The first day I slept in, read a number of publications on the Jordan River Rehabilitation Project, and had breakfast with my host family and visiting host uncle and aunt. My host sister explained Jordanian meals to me. Basically, breakfast and dinner are largely the same thing of dipping pita bread in hummus, lebneh, olive oil, and za'atar (thyme). Lunch is the main meal of the day, when you have some sort of meat with rice, salad, and pita bread. There can be variations on this, such as instead of meat and rice to have cucumbers and eggplant stuffed with rice and shredded meat and baked in tomato sauce. So far everything is delicious and exploding with flavor, especially the salad.


This morning I learned how to make tabbouleh (the green to the right of the photo). Here is the recipe as I understood it after observing my host mother making it:

Ingredients
• Parsley
• Green chili pepper
• Tomatoes
• Bulgur
• Onions
• Mint leaves
• Olive oil
• Lemon juice
• Salt & Pepper

1. Finely chop parsley until it fills an entire bowl
2. Remove the seeds of one green chili pepper, mince the pepper, and add it to the mountain of parsley
3. Wash and finely chop 4 red tomatoes (they should be pea-sized) and add them to the parsley and the pepper
4. Peel and soak two large onions in water
5. Pour half a bag of small-sized bulgur onto the tomatoes and let them soak so they become soft
6. Mince the onions finely and add them to the salad
7. Add finely sliced mint leaves
8. Drizzle olive oil and lemon juice over the salad so it is shiny, not wet
9. Sprinkle salt and pepper over the tabbouleh and mix it
10. Serve with warm pita bread and hummus

Friday night we went to Souk Jara on Rainbow Street, where there was art, funny Jo Bedu t-shirts, and a little bracelet with a blue stone in which a man carved ماريال, my name in Arabic, so I bought it. Then we went to Saj, where the man made the bread from scratch, spread it with lebneh, added turkey, tomatoes, sliced black olives, and sliced sweet peppers, wrapped it up and put it in my hand, within about 5 minutes. To wash down the meal, I had freshly blended strawberry and kiwi juice. لذيذ!

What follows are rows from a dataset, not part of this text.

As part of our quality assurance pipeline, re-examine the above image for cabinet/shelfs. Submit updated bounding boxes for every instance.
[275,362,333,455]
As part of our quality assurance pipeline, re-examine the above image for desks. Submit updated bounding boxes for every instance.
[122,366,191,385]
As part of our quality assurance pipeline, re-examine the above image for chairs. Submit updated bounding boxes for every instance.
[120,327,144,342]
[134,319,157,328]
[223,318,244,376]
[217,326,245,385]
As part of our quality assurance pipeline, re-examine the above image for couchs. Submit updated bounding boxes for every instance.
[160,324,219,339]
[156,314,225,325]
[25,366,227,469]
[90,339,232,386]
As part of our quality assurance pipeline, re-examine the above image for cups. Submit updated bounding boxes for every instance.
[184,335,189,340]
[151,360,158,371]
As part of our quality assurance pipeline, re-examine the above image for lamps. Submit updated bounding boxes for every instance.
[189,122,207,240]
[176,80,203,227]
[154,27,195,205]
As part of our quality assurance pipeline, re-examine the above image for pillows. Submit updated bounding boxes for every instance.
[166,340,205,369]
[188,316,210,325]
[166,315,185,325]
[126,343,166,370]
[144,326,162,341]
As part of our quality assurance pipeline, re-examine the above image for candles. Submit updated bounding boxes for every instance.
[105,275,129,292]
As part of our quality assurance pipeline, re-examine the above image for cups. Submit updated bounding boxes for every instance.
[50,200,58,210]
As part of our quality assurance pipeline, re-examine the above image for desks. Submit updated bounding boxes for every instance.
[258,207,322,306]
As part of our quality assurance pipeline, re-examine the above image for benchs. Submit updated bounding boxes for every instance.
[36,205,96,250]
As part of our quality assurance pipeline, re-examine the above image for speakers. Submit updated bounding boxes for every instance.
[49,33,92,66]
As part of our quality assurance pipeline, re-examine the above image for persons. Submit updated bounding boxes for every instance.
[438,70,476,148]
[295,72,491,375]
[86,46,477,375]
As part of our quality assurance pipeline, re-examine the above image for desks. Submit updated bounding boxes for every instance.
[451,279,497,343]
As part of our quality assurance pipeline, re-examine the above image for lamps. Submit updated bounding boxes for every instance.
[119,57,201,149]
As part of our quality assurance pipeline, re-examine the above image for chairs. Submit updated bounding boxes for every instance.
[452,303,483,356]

Today I cancelled the day trip to the dead sea and instead slept in. In the morning I had turkish coffee and practically an all-Arabic conversation with my host mom. After showering and cleaning my room, I went downtown with a group of girls, which quickly diminished to two of us. The day was an adventure, starting with exploring the shops around Husseini Mosque and walking up a random stairwell with a gorgeous view of Amman. As we passed a sweet shop we had to stop because of the wonderful smell, and the guy offered us a taste of one of the cakes. Before we knew it he got us chairs from the coal shop next door (there were actually coal-blackened faces filling bags of coal) and had filled a bag of حلويات for us, that he insisted we take for free. Kindness has no limits in this country.

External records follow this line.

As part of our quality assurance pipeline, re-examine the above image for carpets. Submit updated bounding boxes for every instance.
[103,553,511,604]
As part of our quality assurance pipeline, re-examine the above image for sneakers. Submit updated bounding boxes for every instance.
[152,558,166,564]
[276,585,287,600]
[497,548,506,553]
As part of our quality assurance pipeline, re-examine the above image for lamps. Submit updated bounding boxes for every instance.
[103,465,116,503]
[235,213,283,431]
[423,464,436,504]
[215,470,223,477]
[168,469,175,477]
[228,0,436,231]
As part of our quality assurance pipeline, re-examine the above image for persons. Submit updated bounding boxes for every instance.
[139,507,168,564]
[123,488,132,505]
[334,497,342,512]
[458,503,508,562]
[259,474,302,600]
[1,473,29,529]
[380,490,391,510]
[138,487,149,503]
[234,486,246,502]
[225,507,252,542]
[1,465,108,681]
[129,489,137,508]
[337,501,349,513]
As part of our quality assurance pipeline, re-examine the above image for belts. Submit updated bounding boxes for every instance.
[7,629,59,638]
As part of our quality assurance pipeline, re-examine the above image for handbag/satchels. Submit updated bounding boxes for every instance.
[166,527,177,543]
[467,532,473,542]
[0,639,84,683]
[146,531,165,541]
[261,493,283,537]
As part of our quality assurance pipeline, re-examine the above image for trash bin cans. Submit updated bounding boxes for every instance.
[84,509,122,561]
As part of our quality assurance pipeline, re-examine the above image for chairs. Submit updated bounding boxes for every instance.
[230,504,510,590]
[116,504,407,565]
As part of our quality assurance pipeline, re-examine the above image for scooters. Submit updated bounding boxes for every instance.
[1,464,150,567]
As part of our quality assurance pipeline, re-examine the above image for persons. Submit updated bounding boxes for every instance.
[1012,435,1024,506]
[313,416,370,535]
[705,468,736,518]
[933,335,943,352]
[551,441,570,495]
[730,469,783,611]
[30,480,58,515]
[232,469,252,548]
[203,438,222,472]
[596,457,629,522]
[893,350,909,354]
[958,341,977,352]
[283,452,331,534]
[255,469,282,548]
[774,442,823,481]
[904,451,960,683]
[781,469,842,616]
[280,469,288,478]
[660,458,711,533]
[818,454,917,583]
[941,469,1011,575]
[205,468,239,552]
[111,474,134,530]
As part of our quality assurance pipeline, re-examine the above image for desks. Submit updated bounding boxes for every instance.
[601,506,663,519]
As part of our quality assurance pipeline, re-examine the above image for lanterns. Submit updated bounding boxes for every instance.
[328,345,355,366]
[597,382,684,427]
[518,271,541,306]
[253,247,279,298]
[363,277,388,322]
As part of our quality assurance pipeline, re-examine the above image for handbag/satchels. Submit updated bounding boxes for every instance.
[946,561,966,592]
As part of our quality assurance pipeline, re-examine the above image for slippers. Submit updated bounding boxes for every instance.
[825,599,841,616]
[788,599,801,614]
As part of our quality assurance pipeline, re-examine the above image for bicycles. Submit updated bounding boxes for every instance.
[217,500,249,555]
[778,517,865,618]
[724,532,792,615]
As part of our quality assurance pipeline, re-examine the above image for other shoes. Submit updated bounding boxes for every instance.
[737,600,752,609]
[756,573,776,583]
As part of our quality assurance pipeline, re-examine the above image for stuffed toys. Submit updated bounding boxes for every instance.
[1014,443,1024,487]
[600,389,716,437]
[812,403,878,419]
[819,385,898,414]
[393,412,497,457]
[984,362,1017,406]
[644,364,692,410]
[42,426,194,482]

With our bag now full of honey-drenched pastries, we asked a group of Muslim women for the famous falafel place, Hashem. They directed us to a restaurant around the corner, eager to get to know where we are from and how long we have been in Amman. We were quickly ushered in to the restaurant where we were served bowls of hummus, falafel, pickles, and tomatoes as well as a bag of pita bread.

After a delicious meal and an offer to marry the brother of the guy sitting next to us, we moved on to the fruit and vegetable market. After leaving that market we stumbled upon the Nymphaeum and got exclusive access to the magnificent ruins, where we befriended three very curious cats. Down the street we came upon a tiny store overflowing with decades-old books. For two book nerds this was heaven. We befriended the fascinating Bedouin from Karak who ran the bookshop in the name of his grandfather, who had opened up a book shop in Jerusalem more than a hundred years ago. He served us tea, showed us his poetry and collections of books in Swedish, and gave us a good deal on postcards depicting Amman 50 years ago.


The day ended with our first successful attempt to take buses all the way home, although it took an hour due to traffic and convoluted bus routes. Tonight I introduced the other girls living in the building to Söder Te, which I will now have to import to the USA. I should get to bed now so I am rested for my first day of classes. تصبح على خير!

1 comment:

  1. Sounds amazing! I wish I could extend my Eurasian travels into Middle Eastern travels. Strangers things have happened. Continue having an amazing time!